• **OBJETIVO 1**: Segundo o texto fornecido, quando e por que editora saiu a primeira edição do livro de contos «Retábulo da Folia»?

• **TEXTO FORNECIDO**:
..............................

«Uma escrita envolvente, colorida pelo pendor
adjectivante e pela incorporação do falar comum, serve a preceito o universo
rural das oito estórias deste Retábulo tão cheio de matizes, sortilégios e
malícias, ironia, sugestividade»
José Manuel Mendes
Com esta avalista
apreciação crítico-literária de José Manuel Mendes, Presidente da Associação
Portuguesa de Escritores, conceituado escritor e ilustre professor da
Universidade do Minho, a nossa tarefa de inveterado leitor, acrescida do
circunstancial atrevimento, porque a isso ninguém nos obriga, de passar para o
papel a nossa opinião, a propósito de tudo o que Fernando Pinheiro tem
produzido a nível literário até hoje, apresenta-se extremamente facilitada,
tendo em conta a alta qualidade do seu projecto narrativo, opinião partilhada
pelo mesmo José Manuel Mendes, e com a qual comungamos incondicionalmente,
quando escreve: De livro para livro,
Fernando Pinheiro enriquece e aprofunda o seu projecto narrativo. A efabulação,
nascida amiúde de um olhar atento ao quotidiano, desenha-se com crescente
argúcia e as personagens, na sua diferenciação procedimental, densificam-se.
Bebendo numa locução latina, “Ad augusta per angusta”, diremos nós.
Perguntarão os nossos
leitores: porquê toda esta retórica, quando tudo se resumirá a uma, ainda que
subjectiva, apreciação a mais um livro, dado à estampa, de Fernando Pinheiro?
De facto, não se trata de mais um, mas da 2.ª edição do seu livro de contos
«retábulo da folia», editado pela primeira vez, sob a chancela da Autores de Braga, em Fevereiro de 1994.
Dez anos depois, «RETÁBULO DA FULIA» aparece com uma nova “roupagem”, títulos e
conteúdos ligeiramente revistos e acrescentados à inspiração inicial, desta
vez, numa muito bem cuidada edição da Calígrafo.
Acresce o facto de aparecer mais um conto, em jeito de monólogo – Os maravilhosos artifícios do Pinta-Ratos
que entre outras proezas admiráveis tirou lágrimas verdadeiras aos devotos de
Nossa Senhora da Franqueira –, elaborado, segundo Fernando Pinheiro, a
partir da reportagem realizada por José de Coelho e Luís Santos, e publicada no
jornal Barcelos Popular, em 7 de Dezembro de 1996. Contudo – e dentro do nosso
princípio básico, muito pessoal, de que nada se inventa quando tudo está
inventado, circunstancialmente assente na percepção de que não devemos escrever
o que sentimos quando os outros, anteriormente, já o fizeram por nós –, teremos
em dizer que o alto quilate do projecto narrativo mantem-se: Fernando Pinheiro tem o mérito de ser,
equilibradamente, vernáculo e clássico à sua maneira, em estilo, com um
perfeito domínio da técnica que dá corpo e alma à arte do (belo) conto. É mais
uma revelação das potencialidades literárias do autor que o leitor bem pode
constatar, mesmo com um suave deste “Retábulo da Folia” (…) pinta o quadro das
alegrias e tristezas de um Minho que viveu numa “estúpida obediência” mas que,
mesmo sem escola, sabia transformar uma cana num “simplório artefacto” para
“silvos musicais tão vibrantes”. – citamos Pedro Leitão, em apontamento
crítico no JN (1994).

..............................

• **LISTA DE REGISTOS**:
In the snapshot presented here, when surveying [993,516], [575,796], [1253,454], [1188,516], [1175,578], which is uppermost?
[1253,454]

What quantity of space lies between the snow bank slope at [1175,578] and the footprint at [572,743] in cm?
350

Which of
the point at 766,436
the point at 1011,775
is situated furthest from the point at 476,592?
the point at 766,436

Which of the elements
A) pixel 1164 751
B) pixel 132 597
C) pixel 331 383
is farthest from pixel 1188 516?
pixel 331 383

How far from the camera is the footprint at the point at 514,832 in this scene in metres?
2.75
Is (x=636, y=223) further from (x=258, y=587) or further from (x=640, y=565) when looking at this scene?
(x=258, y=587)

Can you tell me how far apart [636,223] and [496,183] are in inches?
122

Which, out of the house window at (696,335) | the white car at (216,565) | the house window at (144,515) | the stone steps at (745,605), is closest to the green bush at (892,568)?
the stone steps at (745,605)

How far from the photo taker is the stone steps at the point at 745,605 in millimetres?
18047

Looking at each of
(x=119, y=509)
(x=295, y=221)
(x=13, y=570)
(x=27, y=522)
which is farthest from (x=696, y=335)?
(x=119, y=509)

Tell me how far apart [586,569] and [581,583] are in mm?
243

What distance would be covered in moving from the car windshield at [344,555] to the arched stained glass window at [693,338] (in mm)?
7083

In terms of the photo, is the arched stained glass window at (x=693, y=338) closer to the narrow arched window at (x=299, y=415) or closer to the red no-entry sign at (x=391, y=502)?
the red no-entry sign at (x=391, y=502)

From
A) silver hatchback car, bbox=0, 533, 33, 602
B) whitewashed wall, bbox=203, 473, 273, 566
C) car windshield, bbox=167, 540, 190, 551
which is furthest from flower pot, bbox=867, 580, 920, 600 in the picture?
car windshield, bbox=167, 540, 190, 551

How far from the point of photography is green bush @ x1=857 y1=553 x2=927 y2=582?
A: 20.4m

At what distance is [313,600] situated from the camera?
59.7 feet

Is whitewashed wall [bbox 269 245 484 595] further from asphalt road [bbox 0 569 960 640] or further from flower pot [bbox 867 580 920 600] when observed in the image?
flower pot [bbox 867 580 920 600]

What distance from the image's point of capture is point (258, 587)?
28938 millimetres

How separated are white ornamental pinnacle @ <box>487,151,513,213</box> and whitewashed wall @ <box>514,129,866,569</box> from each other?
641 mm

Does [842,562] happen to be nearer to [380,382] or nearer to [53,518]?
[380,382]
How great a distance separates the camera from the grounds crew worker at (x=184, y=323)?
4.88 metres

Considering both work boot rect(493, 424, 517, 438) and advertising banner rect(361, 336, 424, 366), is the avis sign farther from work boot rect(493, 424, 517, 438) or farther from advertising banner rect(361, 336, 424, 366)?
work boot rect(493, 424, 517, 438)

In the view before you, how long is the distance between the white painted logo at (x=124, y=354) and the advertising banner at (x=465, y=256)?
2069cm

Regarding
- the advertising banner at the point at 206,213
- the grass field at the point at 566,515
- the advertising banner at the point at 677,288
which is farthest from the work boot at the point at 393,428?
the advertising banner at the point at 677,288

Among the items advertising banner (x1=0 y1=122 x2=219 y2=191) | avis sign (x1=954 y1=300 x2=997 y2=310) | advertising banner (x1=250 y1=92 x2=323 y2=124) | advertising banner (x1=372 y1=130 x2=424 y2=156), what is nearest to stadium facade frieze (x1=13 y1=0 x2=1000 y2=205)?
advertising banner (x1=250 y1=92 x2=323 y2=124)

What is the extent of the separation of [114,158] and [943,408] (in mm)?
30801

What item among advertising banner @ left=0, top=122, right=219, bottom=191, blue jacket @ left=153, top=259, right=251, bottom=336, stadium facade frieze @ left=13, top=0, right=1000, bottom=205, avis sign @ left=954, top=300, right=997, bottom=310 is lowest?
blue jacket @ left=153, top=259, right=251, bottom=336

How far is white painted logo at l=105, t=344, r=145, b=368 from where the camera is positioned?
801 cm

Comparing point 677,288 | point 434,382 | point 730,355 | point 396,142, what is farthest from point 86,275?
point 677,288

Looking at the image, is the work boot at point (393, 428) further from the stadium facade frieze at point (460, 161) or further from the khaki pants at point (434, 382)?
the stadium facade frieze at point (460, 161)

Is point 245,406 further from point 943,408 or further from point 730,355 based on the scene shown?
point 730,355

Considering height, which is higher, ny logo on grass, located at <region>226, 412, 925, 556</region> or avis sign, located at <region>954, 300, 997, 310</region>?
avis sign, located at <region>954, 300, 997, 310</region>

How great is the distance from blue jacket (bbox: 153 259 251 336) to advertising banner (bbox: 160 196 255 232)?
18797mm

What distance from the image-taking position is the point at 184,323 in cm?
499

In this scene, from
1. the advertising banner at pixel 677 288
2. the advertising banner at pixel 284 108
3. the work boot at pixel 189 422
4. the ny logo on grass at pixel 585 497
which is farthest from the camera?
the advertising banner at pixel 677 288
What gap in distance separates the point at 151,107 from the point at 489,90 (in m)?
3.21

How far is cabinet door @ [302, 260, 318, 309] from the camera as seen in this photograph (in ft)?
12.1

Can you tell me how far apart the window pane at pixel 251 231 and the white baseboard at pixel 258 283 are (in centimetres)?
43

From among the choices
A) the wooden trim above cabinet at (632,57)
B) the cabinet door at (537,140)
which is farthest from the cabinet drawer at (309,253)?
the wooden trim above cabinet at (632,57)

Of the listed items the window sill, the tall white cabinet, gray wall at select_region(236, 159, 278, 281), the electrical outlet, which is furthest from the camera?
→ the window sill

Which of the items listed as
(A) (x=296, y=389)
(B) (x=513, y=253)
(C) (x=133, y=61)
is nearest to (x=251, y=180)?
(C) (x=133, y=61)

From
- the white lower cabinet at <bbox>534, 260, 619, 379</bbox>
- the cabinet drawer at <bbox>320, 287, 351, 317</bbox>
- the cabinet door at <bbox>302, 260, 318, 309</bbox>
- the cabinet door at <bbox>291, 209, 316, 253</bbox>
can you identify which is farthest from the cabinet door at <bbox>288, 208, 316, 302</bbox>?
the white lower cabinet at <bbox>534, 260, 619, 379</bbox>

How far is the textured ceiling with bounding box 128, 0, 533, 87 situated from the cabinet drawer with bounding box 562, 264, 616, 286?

..............................

• **OBJETIVO 2**: Indique quantas linhas dos registos contêm a cadeia "facade", distinguindo maiúsculas de minúsculas. Dê apenas o número.

• **RESOLUÇÃO 1**: Em fevereiro de 1994, pela Autores de Braga.

• **RESOLUÇÃO 2**: 4